Trecho do documento:
==================================================
Artigos / Alan Rodrigo Apio

17/08/15 às 18:26 / Atualizado: 18/08/15 às 08:56

Quem são eles?

Um ensaio das relações de poder
 
Eles são “os verdadeiros donos do mundo”. A sua vontade é “garantida pelo seu imenso poder”. “Eles controlam, financiam e dão rumo a política. Eles são a política.” Esses são fragmentos de um pensamento – senso comum a muita gente, que assume que os interesses e o destino do mundo estão nas mãos de uma elite local ou globalizada, egoísta e por muitas vezes mal intencionada. Presidentes de corporações, CEOs, megainvestidores, lobistas, sim, eles usam de seu poder para influenciar decisões políticas. Mas será que eles são os únicos ou apenas só uma fração mais famosa e odiada que outras? Será que o poder que dispõem é o único tipo de poder que influencia o rumo que a humanidade toma?
==================================================
Segmento de dados:
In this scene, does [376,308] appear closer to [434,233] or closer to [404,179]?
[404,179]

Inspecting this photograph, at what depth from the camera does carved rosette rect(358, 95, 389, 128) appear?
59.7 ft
==================================================
Objetivo do exercício:
Redigite fielmente a passagem do ensaio sobre as relações de poder entre "17/08/15 às 18:26" e "a humanidade toma?", inclusive.

Resposta final:
17/08/15 às 18:26 / Atualizado: 18/08/15 às 08:56

Quem são eles?

Um ensaio das relações de poder
 
Eles são “os verdadeiros donos do mundo”. A sua vontade é “garantida pelo seu imenso poder”. “Eles controlam, financiam e dão rumo a política. Eles são a política.” Esses são fragmentos de um pensamento – senso comum a muita gente, que assume que os interesses e o destino do mundo estão nas mãos de uma elite local ou globalizada, egoísta e por muitas vezes mal intencionada. Presidentes de corporações, CEOs, megainvestidores, lobistas, sim, eles usam de seu poder para influenciar decisões políticas. Mas será que eles são os únicos ou apenas só uma fração mais famosa e odiada que outras? Será que o poder que dispõem é o único tipo de poder que influencia o rumo que a humanidade toma?